Nach Angaben des Bund Deutscher Zupfmusiker (BDZ) ist das Festival mit seinen etwa 1500 Musikern aus dem In- und Ausland das weltweit größte dieser Art. Solisten und Ensembles etwa aus Israel oder Australien spielen in Bruchsal gemeinsam mit den deutschen Instrumentalisten. Ministerpräsident Stefan Mappus (CDU) hat die Schirmherrschaft übernommen.

Auch wenn neben vielen Amateuren auch zahlreiche Profi-Musiker in der Stadt die Saiten zupfen, Salik Acar kommt eine bedeutende Rolle während des Festivals zu. Nicht nur repräsentiert er als Musiker die Stadt; auch sein Instrument, die gitarrenähnliche Balama mit ihren sieben Saiten, steht im Mittelpunkt. Zumindest beim «Gesprächskonzert», das für Samstagvormittag geplant ist. Wie die Vize-Präsidentin des BDZ, Stefanie Rauch, sagt, geht es neben der musikalischen Darbietung auch um das Thema «Integration durch Musik».

Fachleute aus mehreren Bundesländern treffen sich zu einem Gedankenaustausch, zu dem auch die Festivalbesucher eingeladen sind.
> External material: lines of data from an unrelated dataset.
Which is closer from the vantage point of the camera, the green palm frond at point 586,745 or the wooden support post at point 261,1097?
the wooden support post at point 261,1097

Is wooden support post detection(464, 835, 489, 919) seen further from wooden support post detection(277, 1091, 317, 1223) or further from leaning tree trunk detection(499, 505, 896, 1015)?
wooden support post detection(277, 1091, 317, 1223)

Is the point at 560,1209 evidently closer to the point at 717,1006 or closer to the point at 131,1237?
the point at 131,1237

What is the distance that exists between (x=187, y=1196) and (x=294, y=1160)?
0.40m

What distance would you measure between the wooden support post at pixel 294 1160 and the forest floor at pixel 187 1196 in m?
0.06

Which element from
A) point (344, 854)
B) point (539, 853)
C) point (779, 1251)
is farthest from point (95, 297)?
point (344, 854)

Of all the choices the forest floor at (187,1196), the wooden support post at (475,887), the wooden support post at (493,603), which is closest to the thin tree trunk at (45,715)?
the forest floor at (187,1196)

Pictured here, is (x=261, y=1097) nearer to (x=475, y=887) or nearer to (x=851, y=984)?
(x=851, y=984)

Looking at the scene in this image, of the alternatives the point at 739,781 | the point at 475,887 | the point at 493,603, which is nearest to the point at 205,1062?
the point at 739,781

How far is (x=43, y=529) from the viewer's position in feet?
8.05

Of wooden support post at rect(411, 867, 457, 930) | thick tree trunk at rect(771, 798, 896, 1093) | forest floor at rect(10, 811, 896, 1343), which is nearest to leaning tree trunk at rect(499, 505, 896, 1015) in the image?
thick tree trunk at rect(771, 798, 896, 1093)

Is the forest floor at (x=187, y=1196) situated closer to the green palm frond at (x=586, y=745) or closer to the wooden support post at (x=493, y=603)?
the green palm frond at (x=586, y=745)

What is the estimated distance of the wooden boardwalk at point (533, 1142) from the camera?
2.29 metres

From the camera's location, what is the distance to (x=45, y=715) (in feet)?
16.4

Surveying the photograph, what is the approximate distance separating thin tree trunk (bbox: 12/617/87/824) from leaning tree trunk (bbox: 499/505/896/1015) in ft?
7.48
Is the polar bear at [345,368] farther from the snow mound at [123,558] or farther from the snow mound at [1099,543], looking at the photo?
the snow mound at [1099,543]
Im Vordergrund steht laut Rauch etwa die Frage, wie sich die Musikvereine in Zukunft besser auf eine stetig steigende Anzahl von Mitgliedern mit Migrationshintergrund einstellen können. «Wir beobachten vor allem in den Städten einen Anstieg und es stellt sich natürlich die Frage, wie sich das gemeinsame Interesse am besten pflegen lässt», sagt die Vize-Präsidentin des BDZ.

So wolle man etwa darüber reden, wie sich die traditionellen Vereine den Einwanderern am besten öffnen können. Auch die Frage, inwieweit Musikwettbewerbe hier eine Rolle spielen könnten, wolle man besprechen, sagt Rauch. «Musik verbindet Menschen und diesen Umstand sollten wir nutzen, um Grenzen in unserer Gesellschaft zu überwinden», bringt sie die Intention des BDZ auf den Punkt.

Wie stark die verbindende Funktion der Musik ist, zeige sich auch bei der Generationen übergreifenden Resonanz auf die Festivals des BDZ, wie Rauch sagt. So kämen nicht nur unterschiedliche Kulturkreise miteinander in Berührung, auch verschiedene Generationen spielten gemeinsam ihre Instrumente. «Zupfinstrumente bieten für jedes Alter musikalischen Genuss, vom Volkslied bis hin zur Jazz-Gitarre», betont Rauch. In den Musikschulen habe die Gitarre mittlerweile das Klavier als wichtigstes Instrument abgelöst. Letztendlich gehe es bei dem
Festival, die Bandbreite der Instrumente und musikalischen Stilrichtungen zu repräsentieren. Da passe es auch gut, wenn auch über die Integration von Menschen gesprochen werde.

Auch Salik Acar glaubt, dass die Musik verbinden kann. «Ich habe es schon selbst erlebt, beispielsweise bei Konzerten auf Stadtfesten. Die Leute hören zu und viele sind neugierig auf die Musik», sagt der Mann, der ursprünglich von der türkischen Schwarzmeerküste stammt. Seit Jahren spielt er bei öffentlichen Anlässen in Bruchsal. Auch gemeinsam mit seinen zwei erwachsenen Söhnen und seiner Tochter zupft er manchmal gemeinsam die Saiten der Balama. Außerdem gibt er in der Bruchsaler Moschee Übungseinheiten für das Instrument. «Nicht oft, aber immer wieder kommen auch deutsche Musiker vorbei, die an dem Instrument interessiert sind», berichtet er.

Allerdings könne Integration nicht alleine durch kulturellen Austausch gelingen. «Es gibt immer noch viele Verständigungsprobleme», sagt der türkischstämmige Mann. Und er meint damit nicht nur sprachliche Barrieren. So fragen sich viele Türken, was denn die Deutschen eigentlich mit Integration meinten. «Da gibt es durchaus auch bei den deutschen Politikern unterschiedliche Haltungen, das macht es für die Einwanderer nicht immer einfach», sagt Acar. Viele Türken seien daher irritiert. Das sei eben auch ein Vorteil am Klang der Balama - die könne man wenigstens nicht falsch verstehen.